# Regular Expressions

## Introduction
A regular expression (regex) is a sequence of characters that describes a search pattern. We can use regular expressions to search for and extract data.

    Instructions
- In the code cell, assign to the variable regex a regular expression that's four characters long and matches every string in the list strings.

In [1]:
strings = ["data science", "big data", "metadata"]
reges = "data"

## Wildcards in Regular Expressions
We use the special character "." to indicate that any character can be put in its place.

    Instructions
- Assign a regular expression that is three characters long and matches every string in strings to the variable regex.

In [51]:
strings = ["bat", "robotics", "megabyte"]
regex = "b.t"

## Searching the Beginnings And Endings Of Strings
We can use the caret symbol ("^") to match the beginning of a string, and the dollar sign ("$") to match the end of a string.

    Instructions
- Assign a regular expression that's seven characters long and matches every string in strings (except for bad_string) to the variable regex.

In [5]:
strings = ["better not put too much", "butter in the", "batter"]
bad_string = "We also wouldn't want it to be bitter"
regex = "^b.tter"

## Reading and Printing the Data Set
Let's use the csv module to read and print our data file, "askreddit_2015.csv".

    Instructions

- Use the csv module to read our data set and assign it to posts_with_header.
- Use list slicing to exclude the first row, which represents the column names. Assign this sliced data set to posts.
- Use a for loop and string slicing to print the first 5 rows. See if you notice any patterns in this sample of the data set.


In [50]:
import csv
f = open("/home/aida/Desktop/Dataquest/python-intermediate/data/askreddit_2015.csv", "r")
readfile = csv.reader(f)
posts_with_header = list(readfile)
posts_with_header = posts_with_header[1:]
for row in posts_with_header[:5]:
    print(row)

['What\'s your internet "white whale", something you\'ve been searching for years to find with no luck?', '11510', '1433213314.0', '1', '26195']
["What's your favorite video that is 10 seconds or less?", '8656', '1434205517.0', '4', '8479']
['What are some interesting tests you can take to find out about yourself?', '8480', '1443409636.0', '1', '4055']
["PhD's of Reddit. What is a dumbed down summary of your thesis?", '7927', '1440188623.0', '0', '13201']
['What is cool to be good at, yet uncool to be REALLY good at?', '7711', '1440082910.0', '0', '20325']

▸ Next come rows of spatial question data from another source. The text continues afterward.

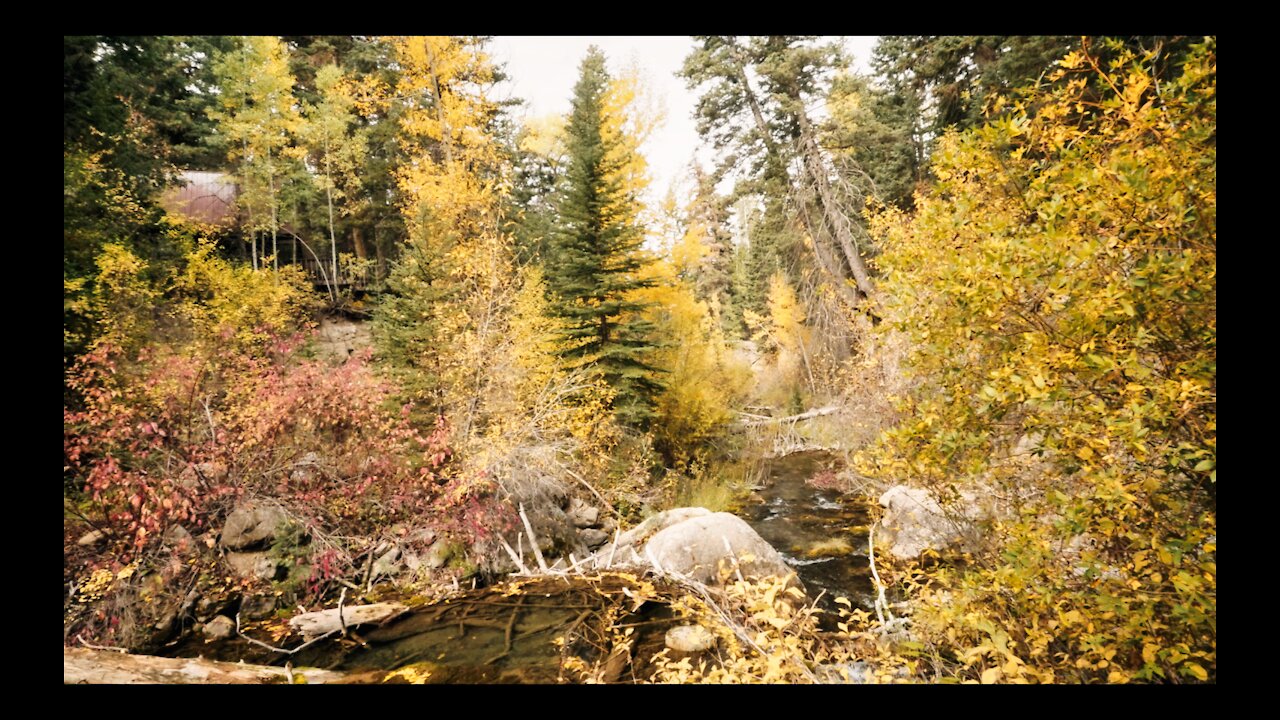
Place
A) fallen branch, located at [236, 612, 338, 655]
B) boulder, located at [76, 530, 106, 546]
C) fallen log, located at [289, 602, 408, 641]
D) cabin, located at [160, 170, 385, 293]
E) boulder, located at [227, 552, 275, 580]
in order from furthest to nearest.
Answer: cabin, located at [160, 170, 385, 293]
boulder, located at [227, 552, 275, 580]
boulder, located at [76, 530, 106, 546]
fallen log, located at [289, 602, 408, 641]
fallen branch, located at [236, 612, 338, 655]

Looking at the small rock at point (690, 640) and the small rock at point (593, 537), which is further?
the small rock at point (593, 537)

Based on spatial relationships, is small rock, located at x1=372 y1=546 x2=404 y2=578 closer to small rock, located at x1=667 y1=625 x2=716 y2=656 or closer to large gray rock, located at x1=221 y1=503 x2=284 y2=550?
large gray rock, located at x1=221 y1=503 x2=284 y2=550

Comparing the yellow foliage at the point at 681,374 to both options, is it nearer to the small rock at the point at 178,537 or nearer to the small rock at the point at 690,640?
the small rock at the point at 690,640

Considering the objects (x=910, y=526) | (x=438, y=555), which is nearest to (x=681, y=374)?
(x=910, y=526)

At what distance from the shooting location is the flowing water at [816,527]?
19.8 ft

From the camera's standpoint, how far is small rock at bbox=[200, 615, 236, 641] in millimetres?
5145

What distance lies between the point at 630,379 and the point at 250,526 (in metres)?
6.53

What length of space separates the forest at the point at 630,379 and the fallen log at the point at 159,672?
0.05m

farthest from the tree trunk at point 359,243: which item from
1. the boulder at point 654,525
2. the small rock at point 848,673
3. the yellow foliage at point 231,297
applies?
the small rock at point 848,673

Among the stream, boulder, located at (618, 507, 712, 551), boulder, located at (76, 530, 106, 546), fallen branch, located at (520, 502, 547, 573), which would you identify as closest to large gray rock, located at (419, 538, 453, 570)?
the stream

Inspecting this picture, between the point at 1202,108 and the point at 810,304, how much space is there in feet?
32.3

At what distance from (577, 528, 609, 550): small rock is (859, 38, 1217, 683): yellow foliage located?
5698mm

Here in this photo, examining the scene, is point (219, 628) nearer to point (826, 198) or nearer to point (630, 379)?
point (630, 379)
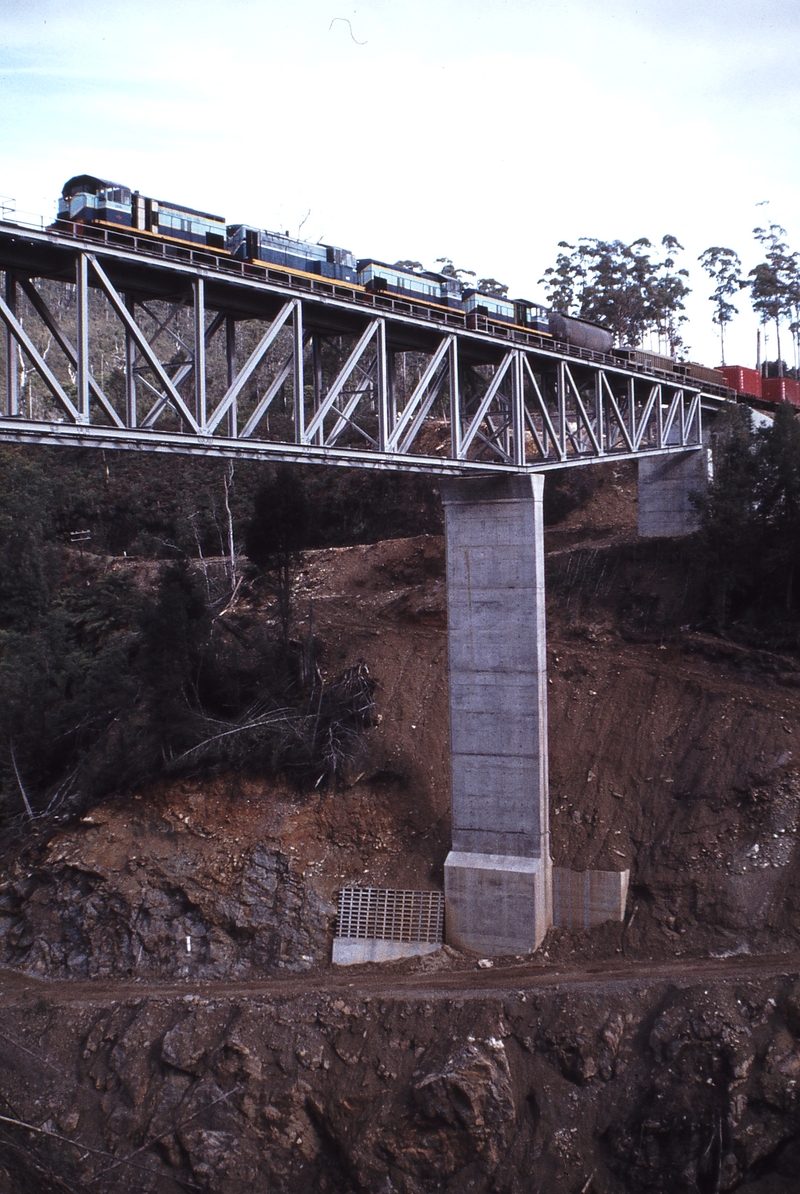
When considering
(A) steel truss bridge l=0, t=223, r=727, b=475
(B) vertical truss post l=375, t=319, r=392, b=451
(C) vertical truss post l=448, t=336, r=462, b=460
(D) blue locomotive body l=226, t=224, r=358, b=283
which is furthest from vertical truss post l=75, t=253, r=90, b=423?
(C) vertical truss post l=448, t=336, r=462, b=460

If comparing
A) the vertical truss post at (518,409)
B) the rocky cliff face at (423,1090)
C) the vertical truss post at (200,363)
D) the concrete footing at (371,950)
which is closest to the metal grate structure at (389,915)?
the concrete footing at (371,950)

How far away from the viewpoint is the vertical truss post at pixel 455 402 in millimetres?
21094

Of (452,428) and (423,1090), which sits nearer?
(423,1090)

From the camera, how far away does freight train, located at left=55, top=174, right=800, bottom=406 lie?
56.6 feet

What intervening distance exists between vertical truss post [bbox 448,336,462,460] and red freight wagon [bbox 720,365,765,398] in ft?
74.1

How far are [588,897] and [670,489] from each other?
766 inches

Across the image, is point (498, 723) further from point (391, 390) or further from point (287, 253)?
point (287, 253)

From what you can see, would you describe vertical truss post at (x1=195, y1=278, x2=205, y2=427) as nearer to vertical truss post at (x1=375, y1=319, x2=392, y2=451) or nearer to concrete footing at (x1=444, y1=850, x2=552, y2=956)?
vertical truss post at (x1=375, y1=319, x2=392, y2=451)

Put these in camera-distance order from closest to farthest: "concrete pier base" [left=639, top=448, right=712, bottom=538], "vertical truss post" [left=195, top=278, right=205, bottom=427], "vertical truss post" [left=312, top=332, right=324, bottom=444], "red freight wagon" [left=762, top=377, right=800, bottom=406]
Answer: "vertical truss post" [left=195, top=278, right=205, bottom=427] < "vertical truss post" [left=312, top=332, right=324, bottom=444] < "concrete pier base" [left=639, top=448, right=712, bottom=538] < "red freight wagon" [left=762, top=377, right=800, bottom=406]

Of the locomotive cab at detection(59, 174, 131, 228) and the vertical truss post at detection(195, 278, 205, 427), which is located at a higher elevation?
the locomotive cab at detection(59, 174, 131, 228)

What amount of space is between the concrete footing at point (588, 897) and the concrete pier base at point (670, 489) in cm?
1745

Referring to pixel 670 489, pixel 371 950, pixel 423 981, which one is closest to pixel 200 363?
pixel 371 950

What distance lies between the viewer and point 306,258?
20516mm

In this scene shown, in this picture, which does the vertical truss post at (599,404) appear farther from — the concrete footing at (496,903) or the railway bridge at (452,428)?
the concrete footing at (496,903)
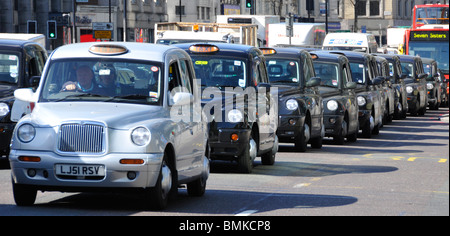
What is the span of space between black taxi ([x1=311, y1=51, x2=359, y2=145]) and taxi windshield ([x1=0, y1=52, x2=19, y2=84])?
8.20 metres

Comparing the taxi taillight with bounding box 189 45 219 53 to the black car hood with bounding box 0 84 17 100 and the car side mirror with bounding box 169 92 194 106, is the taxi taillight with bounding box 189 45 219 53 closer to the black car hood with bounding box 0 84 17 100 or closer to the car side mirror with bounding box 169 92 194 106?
the black car hood with bounding box 0 84 17 100

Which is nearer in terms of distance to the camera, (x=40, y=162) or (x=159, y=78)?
(x=40, y=162)

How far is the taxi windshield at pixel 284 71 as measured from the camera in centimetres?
2106

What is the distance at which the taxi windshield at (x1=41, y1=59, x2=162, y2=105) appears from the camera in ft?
38.5

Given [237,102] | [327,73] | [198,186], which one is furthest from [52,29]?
[198,186]

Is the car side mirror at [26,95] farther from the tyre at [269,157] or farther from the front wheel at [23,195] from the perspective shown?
the tyre at [269,157]

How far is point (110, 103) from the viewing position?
11.5 metres

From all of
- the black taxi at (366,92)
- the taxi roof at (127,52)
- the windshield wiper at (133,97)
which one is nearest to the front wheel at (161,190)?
the windshield wiper at (133,97)

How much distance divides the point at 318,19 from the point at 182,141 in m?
116

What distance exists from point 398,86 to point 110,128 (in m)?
26.2

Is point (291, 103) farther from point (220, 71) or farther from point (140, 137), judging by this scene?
point (140, 137)
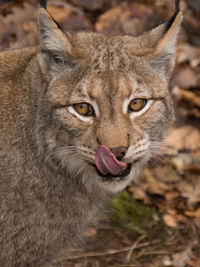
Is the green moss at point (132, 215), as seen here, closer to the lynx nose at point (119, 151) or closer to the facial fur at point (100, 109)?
the facial fur at point (100, 109)

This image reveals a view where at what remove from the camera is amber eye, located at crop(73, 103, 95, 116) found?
367 centimetres

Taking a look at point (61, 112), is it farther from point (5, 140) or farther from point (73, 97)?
point (5, 140)

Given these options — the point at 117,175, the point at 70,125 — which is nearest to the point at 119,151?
the point at 117,175

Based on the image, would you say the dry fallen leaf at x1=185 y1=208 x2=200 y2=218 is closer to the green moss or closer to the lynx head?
the green moss

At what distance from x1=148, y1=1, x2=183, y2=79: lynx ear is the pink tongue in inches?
37.6

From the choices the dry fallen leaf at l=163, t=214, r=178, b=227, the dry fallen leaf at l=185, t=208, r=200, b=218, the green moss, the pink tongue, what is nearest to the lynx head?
the pink tongue

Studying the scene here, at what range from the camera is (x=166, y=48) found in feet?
13.0

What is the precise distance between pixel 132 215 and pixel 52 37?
9.56ft

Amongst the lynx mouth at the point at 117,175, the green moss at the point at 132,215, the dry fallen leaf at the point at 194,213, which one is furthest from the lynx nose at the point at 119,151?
the dry fallen leaf at the point at 194,213

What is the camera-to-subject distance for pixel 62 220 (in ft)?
13.4

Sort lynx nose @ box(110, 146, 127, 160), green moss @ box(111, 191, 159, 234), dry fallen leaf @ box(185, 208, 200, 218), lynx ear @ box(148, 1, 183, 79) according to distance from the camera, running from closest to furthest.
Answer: lynx nose @ box(110, 146, 127, 160) → lynx ear @ box(148, 1, 183, 79) → green moss @ box(111, 191, 159, 234) → dry fallen leaf @ box(185, 208, 200, 218)

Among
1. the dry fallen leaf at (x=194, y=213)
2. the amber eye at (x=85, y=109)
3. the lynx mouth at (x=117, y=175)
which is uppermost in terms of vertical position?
the amber eye at (x=85, y=109)

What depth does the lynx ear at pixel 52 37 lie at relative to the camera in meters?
3.62

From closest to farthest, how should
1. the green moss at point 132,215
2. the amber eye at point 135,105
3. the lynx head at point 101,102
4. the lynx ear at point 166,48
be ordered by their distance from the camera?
the lynx head at point 101,102
the amber eye at point 135,105
the lynx ear at point 166,48
the green moss at point 132,215
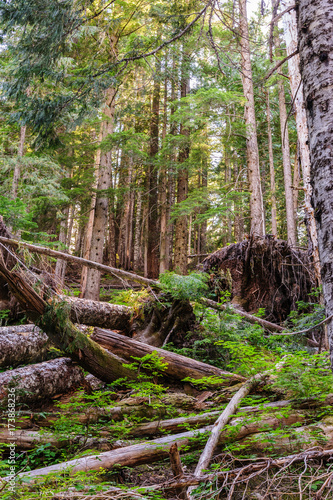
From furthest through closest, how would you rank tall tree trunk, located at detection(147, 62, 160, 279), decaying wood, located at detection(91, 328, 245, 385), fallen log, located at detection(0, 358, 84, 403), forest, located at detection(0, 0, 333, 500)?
tall tree trunk, located at detection(147, 62, 160, 279) → decaying wood, located at detection(91, 328, 245, 385) → fallen log, located at detection(0, 358, 84, 403) → forest, located at detection(0, 0, 333, 500)

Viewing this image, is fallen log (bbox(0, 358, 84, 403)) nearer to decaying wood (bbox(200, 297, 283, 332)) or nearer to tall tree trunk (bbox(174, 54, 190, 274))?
Answer: decaying wood (bbox(200, 297, 283, 332))

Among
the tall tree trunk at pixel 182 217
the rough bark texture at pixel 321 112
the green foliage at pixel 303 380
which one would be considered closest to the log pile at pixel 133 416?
the green foliage at pixel 303 380

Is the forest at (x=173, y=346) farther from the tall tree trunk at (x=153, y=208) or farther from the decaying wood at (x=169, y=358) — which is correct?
the tall tree trunk at (x=153, y=208)

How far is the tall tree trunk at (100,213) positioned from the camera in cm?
1368

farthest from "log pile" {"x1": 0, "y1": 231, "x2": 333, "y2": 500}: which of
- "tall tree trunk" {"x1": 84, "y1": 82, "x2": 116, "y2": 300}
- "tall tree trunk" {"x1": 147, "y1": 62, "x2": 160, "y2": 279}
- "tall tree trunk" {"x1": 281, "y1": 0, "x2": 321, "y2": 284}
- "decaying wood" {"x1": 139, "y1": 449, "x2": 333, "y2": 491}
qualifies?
"tall tree trunk" {"x1": 147, "y1": 62, "x2": 160, "y2": 279}

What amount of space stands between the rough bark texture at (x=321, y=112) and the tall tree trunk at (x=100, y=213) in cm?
1205

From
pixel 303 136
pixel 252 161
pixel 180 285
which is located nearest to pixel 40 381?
pixel 180 285

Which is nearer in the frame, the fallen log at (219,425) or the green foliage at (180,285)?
the fallen log at (219,425)

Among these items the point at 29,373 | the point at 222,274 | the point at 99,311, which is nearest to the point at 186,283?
the point at 99,311

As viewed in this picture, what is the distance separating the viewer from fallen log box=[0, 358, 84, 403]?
4793 millimetres

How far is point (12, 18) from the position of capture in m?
6.25

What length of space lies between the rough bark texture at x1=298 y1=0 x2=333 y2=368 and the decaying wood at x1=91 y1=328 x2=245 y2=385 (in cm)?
351

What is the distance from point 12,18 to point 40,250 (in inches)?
178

## Counting Simple Matches in the Data Set with re()
With re.search(regex, string), we can check whether string is a match for regex. If it is, the expression will return a match object. If it isn't, it will return None. 

    Instructions

Count the number of posts in our data set that match the regex "of Reddit". Assign the count to of_reddit_count.


In [52]:
import re

of_reddit_count = 0
for row in posts_with_header:
    posts = row[0]
    if re.search("of Reddit", posts) is not None:
        of_reddit_count += 1

In [53]:
of_reddit_count

76

## Using Square Brackets to Match Multiple Characters
We use square brackets in a regex to indicate that any character within them can fill the space. 

    Instructions


- Use square bracket notation to make the code account for both capitalizations of "Reddit", and count how many posts contain "of Reddit" or "of reddit" in the title.

- Assign the resulting count to of_reddit_count.

In [14]:
for row in posts_with_header:
    posts = row[0]
    if re.search("of [Rr]eddit", posts) is not None:
        of_reddit_count += 1

## Escaping Special Characters
In regular expressions, escaping a character means indicating that you don't want the character to do anything special, and that the interpreter should treat it just like any other character. We use the backslash ("\") to escape characters in a regex.

    Instructions


- Escape the square bracket characters to count the number of posts in our data set that contain the "[Serious]" tag.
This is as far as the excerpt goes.